Stored data entries:
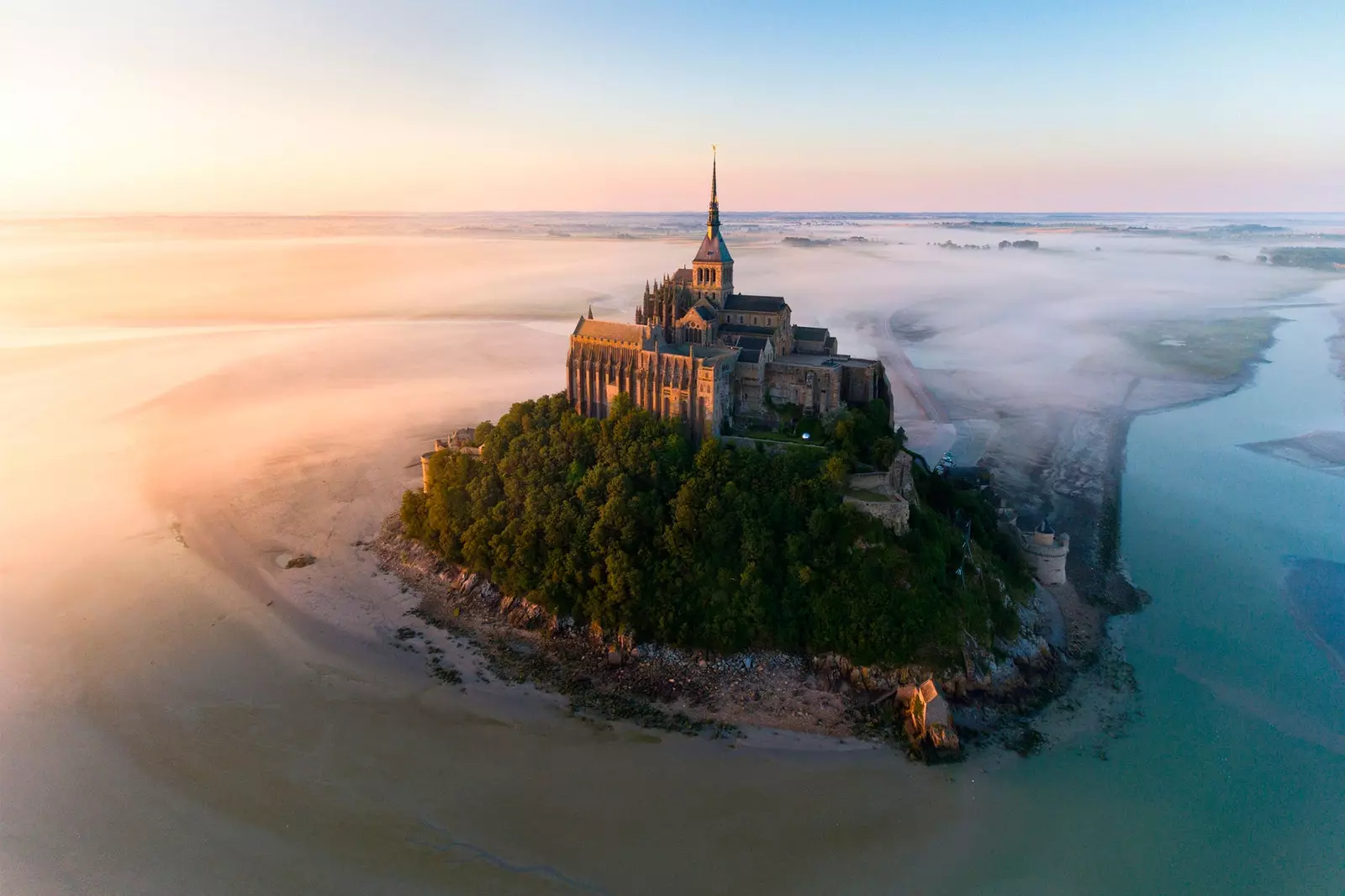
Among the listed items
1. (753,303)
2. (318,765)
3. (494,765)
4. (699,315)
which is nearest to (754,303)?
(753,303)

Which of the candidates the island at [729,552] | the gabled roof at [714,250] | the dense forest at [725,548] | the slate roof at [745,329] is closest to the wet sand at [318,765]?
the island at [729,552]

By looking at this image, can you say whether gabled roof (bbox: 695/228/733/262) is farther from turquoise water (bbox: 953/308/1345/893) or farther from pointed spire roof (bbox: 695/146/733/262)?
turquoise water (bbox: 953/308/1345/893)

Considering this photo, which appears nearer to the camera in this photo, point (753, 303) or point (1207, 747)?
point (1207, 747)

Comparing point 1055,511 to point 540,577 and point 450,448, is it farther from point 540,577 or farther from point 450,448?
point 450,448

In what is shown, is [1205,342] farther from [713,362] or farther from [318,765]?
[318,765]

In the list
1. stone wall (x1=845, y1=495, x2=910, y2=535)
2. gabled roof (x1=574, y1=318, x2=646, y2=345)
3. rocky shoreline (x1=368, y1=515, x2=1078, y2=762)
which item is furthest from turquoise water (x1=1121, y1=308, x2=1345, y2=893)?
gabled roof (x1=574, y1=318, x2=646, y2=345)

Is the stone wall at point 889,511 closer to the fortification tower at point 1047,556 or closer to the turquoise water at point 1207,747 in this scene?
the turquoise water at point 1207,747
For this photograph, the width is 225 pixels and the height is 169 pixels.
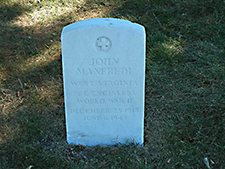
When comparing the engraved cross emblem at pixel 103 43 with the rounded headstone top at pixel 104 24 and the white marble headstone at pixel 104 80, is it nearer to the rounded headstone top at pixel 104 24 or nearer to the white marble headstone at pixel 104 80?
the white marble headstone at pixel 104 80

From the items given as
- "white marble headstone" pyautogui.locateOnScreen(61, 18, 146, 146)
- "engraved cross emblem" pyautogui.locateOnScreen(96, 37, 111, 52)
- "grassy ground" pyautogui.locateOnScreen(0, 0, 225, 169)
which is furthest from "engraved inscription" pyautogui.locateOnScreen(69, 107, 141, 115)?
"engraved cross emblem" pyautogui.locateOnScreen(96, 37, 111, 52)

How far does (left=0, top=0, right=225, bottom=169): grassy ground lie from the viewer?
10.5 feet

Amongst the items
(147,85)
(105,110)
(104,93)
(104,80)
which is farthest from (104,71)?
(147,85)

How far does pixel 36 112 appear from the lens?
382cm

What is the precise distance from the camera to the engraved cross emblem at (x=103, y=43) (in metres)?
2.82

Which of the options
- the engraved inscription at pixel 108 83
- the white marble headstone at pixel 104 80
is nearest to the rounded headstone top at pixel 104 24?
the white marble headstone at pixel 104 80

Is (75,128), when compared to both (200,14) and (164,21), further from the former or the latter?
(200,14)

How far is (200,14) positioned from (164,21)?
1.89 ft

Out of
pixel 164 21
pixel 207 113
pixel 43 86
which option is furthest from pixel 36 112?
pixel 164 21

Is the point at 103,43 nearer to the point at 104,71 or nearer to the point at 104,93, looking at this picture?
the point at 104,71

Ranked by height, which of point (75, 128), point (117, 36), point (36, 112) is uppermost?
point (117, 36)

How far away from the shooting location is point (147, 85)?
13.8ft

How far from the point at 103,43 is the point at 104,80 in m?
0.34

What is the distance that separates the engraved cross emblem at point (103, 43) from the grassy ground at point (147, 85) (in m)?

» Stated exercise:
Reproduce every line of the data above word for word, leaving out the pictures.

» Result of this exercise:
Among the listed items
1. (753,303)
2. (318,765)
3. (494,765)
4. (699,315)
which is nearest to (754,303)?
(753,303)

Which of the candidates the island at [729,552] | the gabled roof at [714,250] | the dense forest at [725,548] | the slate roof at [745,329] is closest to the wet sand at [318,765]?
the island at [729,552]

By looking at this image, can you say whether gabled roof (bbox: 695/228/733/262) is farther from turquoise water (bbox: 953/308/1345/893) or farther from pointed spire roof (bbox: 695/146/733/262)?
turquoise water (bbox: 953/308/1345/893)

Considering this photo, which appears nearer to the camera in this photo, point (753, 303) or point (1207, 747)?
point (1207, 747)

Comparing point 1055,511 to point 540,577 and point 450,448, is it farther from point 540,577 or farther from point 450,448?
point 450,448

In what is shown, is [1205,342] farther from [713,362] or farther from [318,765]?
[318,765]

In the list
1. stone wall (x1=845, y1=495, x2=910, y2=535)
2. gabled roof (x1=574, y1=318, x2=646, y2=345)
3. rocky shoreline (x1=368, y1=515, x2=1078, y2=762)
which item is furthest from turquoise water (x1=1121, y1=308, x2=1345, y2=893)?
gabled roof (x1=574, y1=318, x2=646, y2=345)

Is the stone wall at point 889,511 closer to the fortification tower at point 1047,556 or closer to the turquoise water at point 1207,747 in this scene?
the turquoise water at point 1207,747
For this photograph, the width is 225 pixels and the height is 169 pixels.
When comparing the engraved cross emblem at pixel 103 43 with the rounded headstone top at pixel 104 24 and the white marble headstone at pixel 104 80, is it nearer to the rounded headstone top at pixel 104 24 or nearer to the white marble headstone at pixel 104 80?
the white marble headstone at pixel 104 80

From the items given as
- "white marble headstone" pyautogui.locateOnScreen(61, 18, 146, 146)
- "engraved cross emblem" pyautogui.locateOnScreen(96, 37, 111, 52)
- "grassy ground" pyautogui.locateOnScreen(0, 0, 225, 169)
which is furthest from "engraved inscription" pyautogui.locateOnScreen(69, 107, 141, 115)?
"engraved cross emblem" pyautogui.locateOnScreen(96, 37, 111, 52)

How far does (left=0, top=0, right=225, bottom=169): grassy ground lie from the viewer?
10.5 feet

Amongst the items
(147,85)
(105,110)
(104,93)
(104,80)
which is farthest from (104,71)?
(147,85)

How far does pixel 36 112 appear from the lens?
382cm

What is the precise distance from the camera to the engraved cross emblem at (x=103, y=43) (in metres)?
2.82

Which of the options
- the engraved inscription at pixel 108 83
- the white marble headstone at pixel 104 80
is nearest to the rounded headstone top at pixel 104 24?
the white marble headstone at pixel 104 80

Is (75,128), when compared to both (200,14) and (164,21), further from the former or the latter?
(200,14)

How far is (200,14) positioned from (164,21)?
1.89 ft

Out of
pixel 164 21
pixel 207 113
pixel 43 86
which option is furthest from pixel 36 112?
pixel 164 21

Is the point at 103,43 nearer to the point at 104,71 or nearer to the point at 104,93, looking at this picture?
the point at 104,71

Ranked by height, which of point (75, 128), point (117, 36), point (36, 112) is uppermost?
point (117, 36)

How far away from the shooting location is point (147, 85)?
13.8ft

How far from the point at 103,43 is the point at 104,80 in m?
0.34

What is the distance that separates the engraved cross emblem at point (103, 43) from the grassy ground at point (147, 85) (in m)?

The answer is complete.